=== Short exercise ===
Reproduce, word for word, the lines of the entries below from the line with "How far from the camera" to the line with "6682 millimetres", including both of those lines. Output only those lines.

Information provided start

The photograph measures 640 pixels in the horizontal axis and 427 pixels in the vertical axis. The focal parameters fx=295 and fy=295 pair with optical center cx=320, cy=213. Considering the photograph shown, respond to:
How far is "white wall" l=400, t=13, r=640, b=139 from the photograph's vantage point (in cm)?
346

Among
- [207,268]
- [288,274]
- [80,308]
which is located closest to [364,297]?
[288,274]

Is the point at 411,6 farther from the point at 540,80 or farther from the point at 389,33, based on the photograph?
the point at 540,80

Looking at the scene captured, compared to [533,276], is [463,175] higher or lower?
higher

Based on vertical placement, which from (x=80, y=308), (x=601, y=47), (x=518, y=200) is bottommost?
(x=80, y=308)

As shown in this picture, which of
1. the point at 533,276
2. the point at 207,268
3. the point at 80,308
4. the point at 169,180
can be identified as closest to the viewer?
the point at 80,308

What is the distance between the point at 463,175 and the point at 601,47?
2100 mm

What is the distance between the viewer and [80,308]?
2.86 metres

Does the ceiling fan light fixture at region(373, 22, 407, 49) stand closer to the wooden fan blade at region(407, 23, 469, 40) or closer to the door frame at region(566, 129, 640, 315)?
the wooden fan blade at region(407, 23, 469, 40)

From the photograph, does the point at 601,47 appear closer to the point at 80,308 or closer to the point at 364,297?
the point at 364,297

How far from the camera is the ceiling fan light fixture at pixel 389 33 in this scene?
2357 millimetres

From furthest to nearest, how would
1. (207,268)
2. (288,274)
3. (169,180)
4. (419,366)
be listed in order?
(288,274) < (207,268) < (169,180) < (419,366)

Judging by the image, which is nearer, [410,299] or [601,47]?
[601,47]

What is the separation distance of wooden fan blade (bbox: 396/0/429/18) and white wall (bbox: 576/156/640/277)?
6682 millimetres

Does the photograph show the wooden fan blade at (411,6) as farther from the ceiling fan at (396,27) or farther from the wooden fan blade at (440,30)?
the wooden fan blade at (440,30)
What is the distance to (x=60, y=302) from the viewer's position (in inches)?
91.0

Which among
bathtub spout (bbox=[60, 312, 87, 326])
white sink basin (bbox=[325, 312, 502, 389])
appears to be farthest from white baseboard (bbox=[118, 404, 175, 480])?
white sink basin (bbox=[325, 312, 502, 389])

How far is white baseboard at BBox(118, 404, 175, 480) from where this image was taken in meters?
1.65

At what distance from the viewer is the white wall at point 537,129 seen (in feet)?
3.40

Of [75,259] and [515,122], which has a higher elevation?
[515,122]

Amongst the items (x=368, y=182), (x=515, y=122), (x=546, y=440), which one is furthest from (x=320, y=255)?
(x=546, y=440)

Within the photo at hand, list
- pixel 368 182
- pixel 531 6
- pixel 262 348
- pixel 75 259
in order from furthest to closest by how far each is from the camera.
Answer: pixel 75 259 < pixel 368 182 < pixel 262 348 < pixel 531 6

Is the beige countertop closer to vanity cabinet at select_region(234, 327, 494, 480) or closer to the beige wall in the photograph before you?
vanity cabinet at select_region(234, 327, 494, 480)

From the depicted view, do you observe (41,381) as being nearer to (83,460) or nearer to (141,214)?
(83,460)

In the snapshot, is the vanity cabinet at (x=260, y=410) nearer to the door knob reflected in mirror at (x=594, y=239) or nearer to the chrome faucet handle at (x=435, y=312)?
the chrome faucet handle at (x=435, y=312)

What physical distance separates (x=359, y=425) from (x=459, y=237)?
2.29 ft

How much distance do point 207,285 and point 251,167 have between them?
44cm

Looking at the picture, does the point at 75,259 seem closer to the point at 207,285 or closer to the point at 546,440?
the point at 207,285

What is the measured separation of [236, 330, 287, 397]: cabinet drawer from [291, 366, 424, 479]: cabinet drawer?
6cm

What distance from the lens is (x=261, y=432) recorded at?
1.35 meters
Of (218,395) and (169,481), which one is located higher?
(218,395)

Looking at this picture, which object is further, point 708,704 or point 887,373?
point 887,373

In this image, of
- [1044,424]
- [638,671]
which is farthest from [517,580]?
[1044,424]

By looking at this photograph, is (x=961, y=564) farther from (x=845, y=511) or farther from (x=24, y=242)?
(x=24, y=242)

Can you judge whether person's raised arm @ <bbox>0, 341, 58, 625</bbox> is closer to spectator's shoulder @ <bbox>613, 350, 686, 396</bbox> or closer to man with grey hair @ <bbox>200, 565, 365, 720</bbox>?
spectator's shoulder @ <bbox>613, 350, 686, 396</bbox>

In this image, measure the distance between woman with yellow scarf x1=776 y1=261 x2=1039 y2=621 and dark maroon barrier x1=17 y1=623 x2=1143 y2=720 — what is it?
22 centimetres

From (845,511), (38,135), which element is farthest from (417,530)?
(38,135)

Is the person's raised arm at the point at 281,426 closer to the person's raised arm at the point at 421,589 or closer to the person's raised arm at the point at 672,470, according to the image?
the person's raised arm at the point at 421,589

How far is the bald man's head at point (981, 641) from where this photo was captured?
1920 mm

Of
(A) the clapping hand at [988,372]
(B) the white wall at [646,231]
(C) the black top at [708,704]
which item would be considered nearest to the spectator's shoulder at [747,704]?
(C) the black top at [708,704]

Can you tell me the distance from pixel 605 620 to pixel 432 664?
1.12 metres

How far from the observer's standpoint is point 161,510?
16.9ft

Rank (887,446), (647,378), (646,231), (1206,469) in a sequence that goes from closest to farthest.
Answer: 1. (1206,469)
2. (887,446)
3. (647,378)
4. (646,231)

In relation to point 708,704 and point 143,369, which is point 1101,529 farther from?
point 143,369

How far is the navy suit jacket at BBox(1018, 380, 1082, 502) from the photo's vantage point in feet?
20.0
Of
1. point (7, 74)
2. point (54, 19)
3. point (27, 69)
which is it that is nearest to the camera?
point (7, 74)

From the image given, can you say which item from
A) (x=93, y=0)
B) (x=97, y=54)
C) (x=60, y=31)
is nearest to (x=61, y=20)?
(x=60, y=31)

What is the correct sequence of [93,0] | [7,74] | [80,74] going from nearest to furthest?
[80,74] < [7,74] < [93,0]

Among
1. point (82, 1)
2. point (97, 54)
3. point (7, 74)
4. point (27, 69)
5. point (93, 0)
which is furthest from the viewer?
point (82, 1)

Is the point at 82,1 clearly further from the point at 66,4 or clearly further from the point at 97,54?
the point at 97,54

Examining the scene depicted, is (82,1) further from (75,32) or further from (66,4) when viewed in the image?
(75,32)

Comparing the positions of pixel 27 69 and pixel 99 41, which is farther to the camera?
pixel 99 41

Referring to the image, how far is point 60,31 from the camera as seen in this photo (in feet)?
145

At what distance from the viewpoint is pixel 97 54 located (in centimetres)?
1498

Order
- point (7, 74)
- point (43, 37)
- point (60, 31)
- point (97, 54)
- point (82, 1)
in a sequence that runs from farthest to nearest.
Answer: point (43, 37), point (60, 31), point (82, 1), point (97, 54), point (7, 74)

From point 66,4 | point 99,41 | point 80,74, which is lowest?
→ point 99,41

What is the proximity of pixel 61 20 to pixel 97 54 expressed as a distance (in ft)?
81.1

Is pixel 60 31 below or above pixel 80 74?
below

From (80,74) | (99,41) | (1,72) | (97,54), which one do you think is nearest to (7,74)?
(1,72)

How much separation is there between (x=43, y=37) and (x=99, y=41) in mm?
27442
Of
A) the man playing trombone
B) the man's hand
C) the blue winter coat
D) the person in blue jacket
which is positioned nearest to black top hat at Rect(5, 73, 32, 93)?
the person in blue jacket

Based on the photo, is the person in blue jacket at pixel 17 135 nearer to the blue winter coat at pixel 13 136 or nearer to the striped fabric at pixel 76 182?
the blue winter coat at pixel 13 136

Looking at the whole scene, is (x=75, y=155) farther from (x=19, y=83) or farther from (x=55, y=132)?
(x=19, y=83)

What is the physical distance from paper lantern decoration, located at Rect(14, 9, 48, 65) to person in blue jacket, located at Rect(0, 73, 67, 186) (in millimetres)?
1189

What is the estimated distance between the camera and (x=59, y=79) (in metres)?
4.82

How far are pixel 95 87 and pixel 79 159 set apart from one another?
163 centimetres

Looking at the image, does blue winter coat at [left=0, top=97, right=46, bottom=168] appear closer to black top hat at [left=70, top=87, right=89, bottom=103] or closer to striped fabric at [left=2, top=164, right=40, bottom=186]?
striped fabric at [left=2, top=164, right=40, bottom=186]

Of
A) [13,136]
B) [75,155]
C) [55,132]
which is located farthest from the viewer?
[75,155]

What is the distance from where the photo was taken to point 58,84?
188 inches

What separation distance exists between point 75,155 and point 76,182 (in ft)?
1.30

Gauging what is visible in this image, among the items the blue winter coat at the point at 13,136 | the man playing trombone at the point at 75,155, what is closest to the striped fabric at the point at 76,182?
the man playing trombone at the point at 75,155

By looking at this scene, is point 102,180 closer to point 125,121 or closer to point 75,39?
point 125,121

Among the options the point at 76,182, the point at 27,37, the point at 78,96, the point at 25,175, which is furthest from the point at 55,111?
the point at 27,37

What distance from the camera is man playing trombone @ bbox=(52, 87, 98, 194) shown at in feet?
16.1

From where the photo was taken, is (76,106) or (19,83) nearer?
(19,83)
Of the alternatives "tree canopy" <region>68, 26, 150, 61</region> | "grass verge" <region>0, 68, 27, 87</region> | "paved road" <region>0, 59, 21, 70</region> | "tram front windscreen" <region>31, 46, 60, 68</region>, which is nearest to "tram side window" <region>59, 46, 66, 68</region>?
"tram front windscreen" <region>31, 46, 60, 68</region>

Information provided end

=== Answer for the task ===
How far from the camera is the ceiling fan light fixture at pixel 389 33 in this scene?
2357 millimetres

From furthest to nearest, how would
1. (207,268)
2. (288,274)
3. (169,180)
4. (419,366)
be listed in order?
(288,274) < (207,268) < (169,180) < (419,366)

Judging by the image, which is nearer, [410,299] or [601,47]?
[601,47]

What is the separation distance of wooden fan blade (bbox: 396/0/429/18) and white wall (bbox: 576/156/640/277)?
6682 millimetres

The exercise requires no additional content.